Die Prozesse gegen die mutmasslichen Putschisten in der Türkei würden keine Flut von Klagen beim Europäischen Gerichtshof für Menschenrechte nach sich ziehen. Dies hat der türkische Aussenminister bei einem Treffen mit dem Generalsekretär des Europarats versichert.
Nach dem gescheiterten Umsturzversuch in der Türkei hat der türkische Aussenminister Mevlüt Cavusoglu «transparente Prozesse» gegen die mutmasslichen Putschisten versprochen. Dabei würden die Standards der Europäischen Menschenrechtskonvention eingehalten, sagte er am Mittwoch nach einem Treffen mit dem Generalsekretär des Europarats, Thörbjorn Jagland, in Strassburg.
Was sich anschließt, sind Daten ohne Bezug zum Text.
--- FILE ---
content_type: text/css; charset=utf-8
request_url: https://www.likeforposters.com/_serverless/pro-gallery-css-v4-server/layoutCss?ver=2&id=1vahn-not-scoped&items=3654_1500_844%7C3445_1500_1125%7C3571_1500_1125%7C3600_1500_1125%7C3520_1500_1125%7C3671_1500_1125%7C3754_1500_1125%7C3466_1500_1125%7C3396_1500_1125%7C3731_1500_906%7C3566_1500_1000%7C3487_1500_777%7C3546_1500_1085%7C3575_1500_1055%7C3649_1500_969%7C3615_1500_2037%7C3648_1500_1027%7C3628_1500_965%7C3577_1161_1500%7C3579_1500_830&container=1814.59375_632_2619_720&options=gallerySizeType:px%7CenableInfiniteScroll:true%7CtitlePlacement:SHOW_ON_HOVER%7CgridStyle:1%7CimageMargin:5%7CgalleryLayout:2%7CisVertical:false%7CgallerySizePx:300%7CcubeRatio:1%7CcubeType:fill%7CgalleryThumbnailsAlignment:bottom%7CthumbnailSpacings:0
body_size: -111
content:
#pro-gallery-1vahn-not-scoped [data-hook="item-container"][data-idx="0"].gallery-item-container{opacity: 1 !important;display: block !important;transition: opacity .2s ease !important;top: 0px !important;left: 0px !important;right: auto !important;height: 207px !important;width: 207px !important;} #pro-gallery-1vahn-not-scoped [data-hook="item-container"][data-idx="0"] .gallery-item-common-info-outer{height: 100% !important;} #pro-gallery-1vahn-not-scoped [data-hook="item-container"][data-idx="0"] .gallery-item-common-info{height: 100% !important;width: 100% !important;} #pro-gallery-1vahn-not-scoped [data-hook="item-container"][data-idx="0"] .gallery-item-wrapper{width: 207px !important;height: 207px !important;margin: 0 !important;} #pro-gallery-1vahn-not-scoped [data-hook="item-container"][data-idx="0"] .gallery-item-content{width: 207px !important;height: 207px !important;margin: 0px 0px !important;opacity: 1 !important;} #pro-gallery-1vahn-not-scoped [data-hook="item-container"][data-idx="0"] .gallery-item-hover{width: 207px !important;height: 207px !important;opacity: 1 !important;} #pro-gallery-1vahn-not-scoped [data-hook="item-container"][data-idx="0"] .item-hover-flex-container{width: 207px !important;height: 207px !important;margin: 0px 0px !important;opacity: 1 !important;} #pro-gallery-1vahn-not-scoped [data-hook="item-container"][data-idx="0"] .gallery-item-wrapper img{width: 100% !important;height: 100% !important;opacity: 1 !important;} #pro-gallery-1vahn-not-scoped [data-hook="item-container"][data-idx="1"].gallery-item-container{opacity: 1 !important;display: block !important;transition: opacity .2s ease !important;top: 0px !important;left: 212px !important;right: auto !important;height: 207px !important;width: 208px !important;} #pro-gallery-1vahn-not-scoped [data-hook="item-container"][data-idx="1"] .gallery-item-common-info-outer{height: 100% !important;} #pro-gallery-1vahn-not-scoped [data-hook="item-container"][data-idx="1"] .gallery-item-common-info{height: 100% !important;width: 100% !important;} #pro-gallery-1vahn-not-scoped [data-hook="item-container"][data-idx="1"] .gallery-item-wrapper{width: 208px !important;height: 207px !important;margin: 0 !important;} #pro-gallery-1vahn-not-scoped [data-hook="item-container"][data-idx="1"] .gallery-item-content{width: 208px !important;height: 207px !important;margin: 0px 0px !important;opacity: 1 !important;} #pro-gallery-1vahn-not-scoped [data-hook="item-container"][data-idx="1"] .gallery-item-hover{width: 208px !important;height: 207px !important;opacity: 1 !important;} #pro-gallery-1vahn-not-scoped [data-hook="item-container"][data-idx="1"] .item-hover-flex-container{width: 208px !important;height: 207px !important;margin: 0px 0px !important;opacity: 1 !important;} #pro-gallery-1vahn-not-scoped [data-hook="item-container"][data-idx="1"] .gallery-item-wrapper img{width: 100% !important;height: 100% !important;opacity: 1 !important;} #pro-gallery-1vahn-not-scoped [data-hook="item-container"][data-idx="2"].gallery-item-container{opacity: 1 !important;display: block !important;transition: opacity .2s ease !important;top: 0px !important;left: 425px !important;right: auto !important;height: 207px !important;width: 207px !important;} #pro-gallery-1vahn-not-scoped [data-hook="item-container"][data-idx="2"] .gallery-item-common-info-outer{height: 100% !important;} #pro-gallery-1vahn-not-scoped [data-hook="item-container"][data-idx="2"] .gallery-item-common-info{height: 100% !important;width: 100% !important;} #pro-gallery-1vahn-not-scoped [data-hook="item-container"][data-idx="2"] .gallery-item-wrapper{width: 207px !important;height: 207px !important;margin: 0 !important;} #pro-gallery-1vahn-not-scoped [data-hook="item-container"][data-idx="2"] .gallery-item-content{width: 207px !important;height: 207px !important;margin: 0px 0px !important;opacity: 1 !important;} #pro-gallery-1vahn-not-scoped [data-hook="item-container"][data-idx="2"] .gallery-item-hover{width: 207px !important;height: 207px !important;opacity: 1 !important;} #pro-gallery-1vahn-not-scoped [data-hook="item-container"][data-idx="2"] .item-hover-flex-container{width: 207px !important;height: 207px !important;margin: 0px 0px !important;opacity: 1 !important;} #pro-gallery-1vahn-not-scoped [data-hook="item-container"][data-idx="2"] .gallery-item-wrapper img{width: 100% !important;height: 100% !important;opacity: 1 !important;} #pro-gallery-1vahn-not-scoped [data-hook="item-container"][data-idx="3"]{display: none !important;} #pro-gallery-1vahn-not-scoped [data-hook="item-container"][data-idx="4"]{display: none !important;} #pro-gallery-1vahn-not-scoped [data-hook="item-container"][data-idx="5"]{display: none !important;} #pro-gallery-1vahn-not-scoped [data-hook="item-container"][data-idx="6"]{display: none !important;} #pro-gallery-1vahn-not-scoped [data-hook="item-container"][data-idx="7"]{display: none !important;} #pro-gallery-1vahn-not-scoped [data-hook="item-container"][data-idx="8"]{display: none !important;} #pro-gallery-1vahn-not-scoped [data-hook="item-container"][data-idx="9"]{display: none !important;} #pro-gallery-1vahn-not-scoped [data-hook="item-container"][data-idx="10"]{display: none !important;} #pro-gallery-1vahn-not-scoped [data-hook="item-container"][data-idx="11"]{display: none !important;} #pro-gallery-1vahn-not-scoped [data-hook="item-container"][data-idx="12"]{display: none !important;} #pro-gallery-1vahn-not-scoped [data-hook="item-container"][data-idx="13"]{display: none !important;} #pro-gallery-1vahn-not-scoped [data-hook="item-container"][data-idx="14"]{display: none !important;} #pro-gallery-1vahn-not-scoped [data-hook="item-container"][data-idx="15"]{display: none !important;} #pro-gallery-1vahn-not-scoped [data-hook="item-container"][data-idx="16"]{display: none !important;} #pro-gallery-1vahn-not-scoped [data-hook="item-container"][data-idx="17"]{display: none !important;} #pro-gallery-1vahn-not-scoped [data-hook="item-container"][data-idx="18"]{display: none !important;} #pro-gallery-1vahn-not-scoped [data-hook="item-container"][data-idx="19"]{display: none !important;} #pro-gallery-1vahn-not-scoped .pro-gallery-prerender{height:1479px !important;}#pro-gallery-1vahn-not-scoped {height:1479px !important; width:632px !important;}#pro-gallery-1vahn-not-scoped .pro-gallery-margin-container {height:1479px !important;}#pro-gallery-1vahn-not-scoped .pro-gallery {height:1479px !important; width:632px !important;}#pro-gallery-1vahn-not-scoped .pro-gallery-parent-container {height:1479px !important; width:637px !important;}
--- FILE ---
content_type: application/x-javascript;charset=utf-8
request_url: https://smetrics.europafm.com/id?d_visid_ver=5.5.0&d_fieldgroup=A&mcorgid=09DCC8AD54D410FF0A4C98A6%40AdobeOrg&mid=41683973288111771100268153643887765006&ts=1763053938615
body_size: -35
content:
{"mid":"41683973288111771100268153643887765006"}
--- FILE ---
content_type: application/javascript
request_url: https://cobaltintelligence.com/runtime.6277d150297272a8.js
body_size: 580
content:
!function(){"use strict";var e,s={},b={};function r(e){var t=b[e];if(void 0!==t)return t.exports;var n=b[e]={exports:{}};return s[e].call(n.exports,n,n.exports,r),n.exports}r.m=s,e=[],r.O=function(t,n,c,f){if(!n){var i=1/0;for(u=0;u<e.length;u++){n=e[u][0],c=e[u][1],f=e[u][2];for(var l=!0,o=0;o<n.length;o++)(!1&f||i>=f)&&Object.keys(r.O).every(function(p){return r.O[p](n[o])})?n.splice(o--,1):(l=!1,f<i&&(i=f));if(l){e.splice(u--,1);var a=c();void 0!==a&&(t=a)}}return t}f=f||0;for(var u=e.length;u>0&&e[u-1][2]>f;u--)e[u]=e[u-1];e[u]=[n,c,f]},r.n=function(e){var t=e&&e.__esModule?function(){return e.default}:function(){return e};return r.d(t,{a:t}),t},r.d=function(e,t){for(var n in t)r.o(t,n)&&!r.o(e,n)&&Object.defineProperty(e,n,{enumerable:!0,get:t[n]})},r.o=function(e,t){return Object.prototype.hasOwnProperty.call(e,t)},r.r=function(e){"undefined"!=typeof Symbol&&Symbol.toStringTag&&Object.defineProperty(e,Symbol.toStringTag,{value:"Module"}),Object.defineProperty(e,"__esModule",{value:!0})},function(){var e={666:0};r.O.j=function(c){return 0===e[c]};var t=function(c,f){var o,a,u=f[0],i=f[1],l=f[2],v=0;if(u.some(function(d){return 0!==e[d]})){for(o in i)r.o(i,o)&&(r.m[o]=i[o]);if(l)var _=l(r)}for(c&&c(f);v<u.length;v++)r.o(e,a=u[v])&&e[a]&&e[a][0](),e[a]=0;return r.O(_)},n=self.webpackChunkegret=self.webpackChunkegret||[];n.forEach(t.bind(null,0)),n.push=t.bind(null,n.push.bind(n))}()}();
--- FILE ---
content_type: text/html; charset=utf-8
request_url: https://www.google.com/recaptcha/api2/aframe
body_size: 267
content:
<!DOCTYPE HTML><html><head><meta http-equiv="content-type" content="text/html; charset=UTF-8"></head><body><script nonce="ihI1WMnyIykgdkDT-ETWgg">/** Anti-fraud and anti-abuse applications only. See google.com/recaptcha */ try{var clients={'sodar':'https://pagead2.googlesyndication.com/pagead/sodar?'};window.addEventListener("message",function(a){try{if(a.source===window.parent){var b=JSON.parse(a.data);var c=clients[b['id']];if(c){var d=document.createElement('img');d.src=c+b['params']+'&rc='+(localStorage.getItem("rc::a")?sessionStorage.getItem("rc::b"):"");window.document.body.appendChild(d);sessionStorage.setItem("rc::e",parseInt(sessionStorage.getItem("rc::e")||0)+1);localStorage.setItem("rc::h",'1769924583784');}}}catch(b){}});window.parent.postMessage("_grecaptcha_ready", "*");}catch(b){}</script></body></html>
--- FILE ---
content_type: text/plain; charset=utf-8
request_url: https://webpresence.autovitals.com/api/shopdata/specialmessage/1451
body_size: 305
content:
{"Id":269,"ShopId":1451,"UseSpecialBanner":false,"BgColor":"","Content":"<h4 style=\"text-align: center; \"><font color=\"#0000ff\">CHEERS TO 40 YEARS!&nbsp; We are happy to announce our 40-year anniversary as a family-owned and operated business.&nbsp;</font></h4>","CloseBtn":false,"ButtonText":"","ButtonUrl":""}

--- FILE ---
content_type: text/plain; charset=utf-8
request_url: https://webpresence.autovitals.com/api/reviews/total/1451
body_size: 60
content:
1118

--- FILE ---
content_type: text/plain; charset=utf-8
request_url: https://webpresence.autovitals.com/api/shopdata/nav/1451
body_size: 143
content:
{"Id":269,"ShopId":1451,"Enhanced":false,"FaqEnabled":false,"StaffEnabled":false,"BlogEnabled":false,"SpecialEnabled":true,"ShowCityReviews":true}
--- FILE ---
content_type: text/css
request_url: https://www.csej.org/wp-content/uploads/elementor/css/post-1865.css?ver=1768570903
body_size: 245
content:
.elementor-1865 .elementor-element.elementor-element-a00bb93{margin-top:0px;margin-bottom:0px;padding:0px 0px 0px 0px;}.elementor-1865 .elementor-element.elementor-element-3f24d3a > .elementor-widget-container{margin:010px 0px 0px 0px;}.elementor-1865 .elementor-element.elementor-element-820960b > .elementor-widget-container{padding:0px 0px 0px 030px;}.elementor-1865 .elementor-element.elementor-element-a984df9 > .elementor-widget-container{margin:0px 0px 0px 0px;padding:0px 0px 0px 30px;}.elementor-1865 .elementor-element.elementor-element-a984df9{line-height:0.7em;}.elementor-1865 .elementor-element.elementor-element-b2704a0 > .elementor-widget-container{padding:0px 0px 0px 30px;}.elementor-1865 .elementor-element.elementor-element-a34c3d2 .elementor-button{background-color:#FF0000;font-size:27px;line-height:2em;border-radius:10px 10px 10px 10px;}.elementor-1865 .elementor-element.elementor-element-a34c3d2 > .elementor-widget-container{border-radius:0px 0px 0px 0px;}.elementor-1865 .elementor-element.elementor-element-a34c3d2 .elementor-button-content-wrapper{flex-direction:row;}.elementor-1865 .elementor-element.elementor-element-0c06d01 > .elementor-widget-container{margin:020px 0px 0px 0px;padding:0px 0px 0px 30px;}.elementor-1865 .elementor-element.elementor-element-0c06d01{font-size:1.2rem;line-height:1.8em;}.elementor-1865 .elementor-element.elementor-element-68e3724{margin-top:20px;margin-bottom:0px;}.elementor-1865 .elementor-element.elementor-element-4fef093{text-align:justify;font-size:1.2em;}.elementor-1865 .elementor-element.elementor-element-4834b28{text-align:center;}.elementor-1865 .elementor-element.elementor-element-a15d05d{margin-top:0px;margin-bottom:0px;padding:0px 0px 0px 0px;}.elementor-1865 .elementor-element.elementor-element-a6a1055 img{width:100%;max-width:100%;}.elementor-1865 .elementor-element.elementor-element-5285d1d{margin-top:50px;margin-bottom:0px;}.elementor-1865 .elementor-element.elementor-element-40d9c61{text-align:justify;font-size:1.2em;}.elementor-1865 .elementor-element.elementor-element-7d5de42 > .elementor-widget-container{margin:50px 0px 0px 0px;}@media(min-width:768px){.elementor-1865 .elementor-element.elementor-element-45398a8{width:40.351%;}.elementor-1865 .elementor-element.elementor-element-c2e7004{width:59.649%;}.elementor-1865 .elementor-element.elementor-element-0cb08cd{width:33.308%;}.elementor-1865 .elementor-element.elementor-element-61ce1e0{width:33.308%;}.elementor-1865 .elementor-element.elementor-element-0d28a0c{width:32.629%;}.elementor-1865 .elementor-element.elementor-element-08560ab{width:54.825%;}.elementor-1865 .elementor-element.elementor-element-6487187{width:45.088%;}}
Die Menschenrechtskonvention bleibe für die Türkei die Leitlinie, versicherte Cavusoglu. Dies gelte auch für «diese schweren Zeiten nach dem blutigen und tödlichen Putschversuch». Die Türkei werde weiterhin eng mit dem Europarat zusammenarbeiten.
Nicht das ganze Volk wolle die Todesstrafe
Zu der international geäusserten Kritik an Diskussionen über eine mögliche Wiedereinführung der Todesstrafe in der Türkei sagte Cavusoglu, diese Forderung sei vom Volk erhoben worden. Damit müsse sich nun das Parlament in Ankara befassen.
Ein Parlament könne nicht ignorieren, was das Volk fordert. Die Atmosphäre in der Türkei sei nun aber besser, was eine sachliche Debatte ermögliche. Viele Menschen in der Türkei lehnten die Todesstrafe ab, einige seien aber dafür.
Cavusoglu lobte das Verhalten des Europarats nach dem Putschversuch. Jagland und andere hohe Vertreter der Organisation hätten sich vor Ort über die Lage informiert. Sie hätten mit eigenen Augen die Schäden gesehen, welche die Putschisten angerichtet hätten.
Prinzip der Unschuldsvermutung
Jagland mahnte, bei den Strafverfahren gegen mutmassliche Putschisten müssten alle rechtsstaatlichen Garantien eingehalten werden. Dies gelte vor allem für das Prinzip der Unschuldsvermutung. Die Türkei müsse verhindern, dass im Zuge der Verfahren eine Flut von Klagen beim Europäischen Gerichtshof für Menschenrechte lande.
Die türkische Regierung habe sich bereiterklärt, bei den Verfahren mit Experten des Europarats zusammenzuarbeiten, sagte Jagland weiter. Dazu sei bereits in der vergangenen Woche eine Gruppe türkischer Juristen nach Strassburg gekommen.
Wie schon bei seinem Besuch in Ankara Anfang August äusserte der Norweger aber auch Verständnis für das harte Durchgreifen der türkischen Regierung nach dem Umsturzversuch. Die Putschisten hätten mit Panzern auf Menschen geschossen und das Parlament bombardiert – dies sei ein seit dem Ende des Zweiten Weltkriegs beispielloses Vorgehen.
Europarat versichert Zusammenarbeit
Die Zusammenarbeit zwischen der Türkei und dem Europarat werde auf allen Ebenen fortgesetzt und noch enger werden, versicherte auch die estnische Aussenministerin und amtierende Vorsitzende des Ministerkomitees, Marina Kaljurand, die ebenfalls an dem Treffen teilnahm. Dabei gehe es nicht zuletzt um die Frage, wie Menschenrechte, Demokratie und Rechtsstaatlichkeit in der Türkei trotz des geltenden Ausnahmezustandes garantiert werden können.
Darüber hätten Vertreter des türkischen Justizministeriums am vergangenen Freitag in Strassburg mit Europaratsexperten beraten. «Dies ist ein klarer Ausdruck des Willens der türkischen Regierung, ihre Verpflichtungen als Mitglied des Europarats einzuhalten.»
Cavusoglu nahm in Strassburg am ersten Treffen des Europarats-Ministerkomitees nach dem Putschversuch teil. Dem Europarat gehören 47 Länder an – alle europäischen Staaten mit Ausnahme Weissrusslands. Die Türkei ist seit 1950 Mitglied in der Länderorganisation.